Julie Baker, Genetics

COLLEGE 113 (3 units--2 seminar meetings each week, plus two evening film screenings required during the quarter)

Utopia, Dystopia, and Technology in Science Fiction

Science fiction thinks about how science and technology transform human society, values, and everyday experiences in ways good or bad. By projecting both utopia and dystopia, sf reveals and critiques technology-induced social malaises and keeps hopes alive by projecting better futures, testifying to the ceaseless human potential for self-renewal in sustaining civilization on Earth. This course asks the two-fold question: How can humans of diverse cultures harness technoscientific innovations while preserving humanist values and maintain a sustainable economy and civilization? How do narratives of utopia and dystopia depict the anthropocentric domination of nature and the exploitation working classes through the misuse and abuse of technology?

Ban Wang, East Asian Languages and Cultures

COLLEGE 117 (4 units--2 lectures, 2 sections each week)

Equity & Justice in Biotechnologies: Who Benefits and Who is Left Behind

Advances in genomics, artificial intelligence and neurotechnologies are expected to transform biomedicine. Genomics has been applied to prenatal testing in order to screen for genetic disorders, improve cancer treatment, and diagnose rare disorders. Artificial intelligence has been applied to improving areas of healthcare such as diagnostic tests and developing potential medical treatments. Neurotechnologies have generated hopes of providing improved prosthetics or treatment for people with neurological and mental health disorders. However, as these biotechnologies are developed and implemented, they raise important questions regarding justice and equity. Who benefits from these advances in science and technology, and who is excluded? Is research and development in these areas proceeding in ways that are inclusive of diverse perspectives and populations?

Daphne Martschenko, Stanford Center for Biomedical Ethics

Nicole Martinez-Martin, Stanford Center for Biomedical Ethics
 

COLLEGE 118 (4 units--2 lectures, 2 sections each week)

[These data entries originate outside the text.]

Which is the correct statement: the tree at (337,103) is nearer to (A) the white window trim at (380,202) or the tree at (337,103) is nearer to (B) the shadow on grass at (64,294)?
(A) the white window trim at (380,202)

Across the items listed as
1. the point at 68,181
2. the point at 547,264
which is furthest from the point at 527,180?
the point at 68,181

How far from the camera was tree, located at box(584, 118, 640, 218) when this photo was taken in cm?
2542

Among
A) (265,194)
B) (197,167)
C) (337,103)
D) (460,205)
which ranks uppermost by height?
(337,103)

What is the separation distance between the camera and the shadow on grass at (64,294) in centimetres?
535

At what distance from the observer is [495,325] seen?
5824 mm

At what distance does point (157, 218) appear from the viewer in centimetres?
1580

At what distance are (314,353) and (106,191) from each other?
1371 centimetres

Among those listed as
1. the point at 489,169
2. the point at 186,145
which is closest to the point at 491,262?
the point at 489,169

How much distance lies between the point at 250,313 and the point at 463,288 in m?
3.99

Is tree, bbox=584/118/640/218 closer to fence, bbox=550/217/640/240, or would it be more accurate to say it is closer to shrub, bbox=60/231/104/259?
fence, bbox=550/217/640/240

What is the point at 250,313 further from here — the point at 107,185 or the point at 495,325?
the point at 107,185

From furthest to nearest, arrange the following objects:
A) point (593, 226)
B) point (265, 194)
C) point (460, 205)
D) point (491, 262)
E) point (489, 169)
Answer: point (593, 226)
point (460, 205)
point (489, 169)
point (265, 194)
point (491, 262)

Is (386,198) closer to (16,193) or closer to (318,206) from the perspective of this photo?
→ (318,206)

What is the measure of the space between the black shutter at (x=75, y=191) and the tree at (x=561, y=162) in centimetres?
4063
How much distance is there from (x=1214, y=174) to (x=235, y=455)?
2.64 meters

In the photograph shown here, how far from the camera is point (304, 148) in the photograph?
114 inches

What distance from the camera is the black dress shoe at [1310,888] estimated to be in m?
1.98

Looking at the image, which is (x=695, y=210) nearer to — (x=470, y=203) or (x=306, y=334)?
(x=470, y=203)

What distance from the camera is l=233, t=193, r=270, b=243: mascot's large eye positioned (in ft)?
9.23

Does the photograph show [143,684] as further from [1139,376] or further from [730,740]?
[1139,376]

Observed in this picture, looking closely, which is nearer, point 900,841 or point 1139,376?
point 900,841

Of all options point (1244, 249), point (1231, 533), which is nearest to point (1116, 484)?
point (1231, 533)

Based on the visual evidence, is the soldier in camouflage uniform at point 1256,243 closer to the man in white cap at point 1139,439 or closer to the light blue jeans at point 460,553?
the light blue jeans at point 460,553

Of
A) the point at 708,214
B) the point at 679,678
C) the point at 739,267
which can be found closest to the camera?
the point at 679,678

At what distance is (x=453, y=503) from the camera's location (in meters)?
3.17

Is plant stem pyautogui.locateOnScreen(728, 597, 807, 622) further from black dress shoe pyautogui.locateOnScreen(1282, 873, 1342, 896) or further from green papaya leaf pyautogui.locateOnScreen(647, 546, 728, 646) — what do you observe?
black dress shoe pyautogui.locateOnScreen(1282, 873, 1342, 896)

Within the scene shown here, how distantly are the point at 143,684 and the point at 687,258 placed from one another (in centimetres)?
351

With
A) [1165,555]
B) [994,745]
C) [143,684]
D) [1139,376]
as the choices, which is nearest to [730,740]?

Global Capitals: How Cities Shape Cultures, States, and People

This course takes students on a trip to major capital cities at different moments in time: Renaissance-Florence, Transnational-Accra, Imperial Beijing. While exploring each place in a particular historical moment, we will also consider the relations between culture, power, and social life. How does the cultural life of a country intersect with the political activity of a capital? How do large cities shape our everyday experience, our aesthetic preferences, and our sense of history? Why do some cities become cultural capitals? Primary materials for his course will consist of literary, visual, sociological, and historical documents (in translation).

Dan Edelstein, French and Italian
 

COLLEGE 119 (4 units--2 lectures, 2 sections each week)

Making of the Modern World

It is often stated that we live in a global age. What does this mean? How new is this phenomenon? What does it mean to think about the human experience from a global perspective? And, why does it matter? In this course, we will examine globalism and globalization in historical and contemporary contexts; engage with theoretical frameworks and a range of case studies from a variety of national/regional contexts; and use these to analyze global economic, political, environmental, and socio-cultural networks, trends, and issues, exploring the interconnectedness of the local and the global. We will consider how universal is the human experience and how the answer to this question might impact the future of humanity.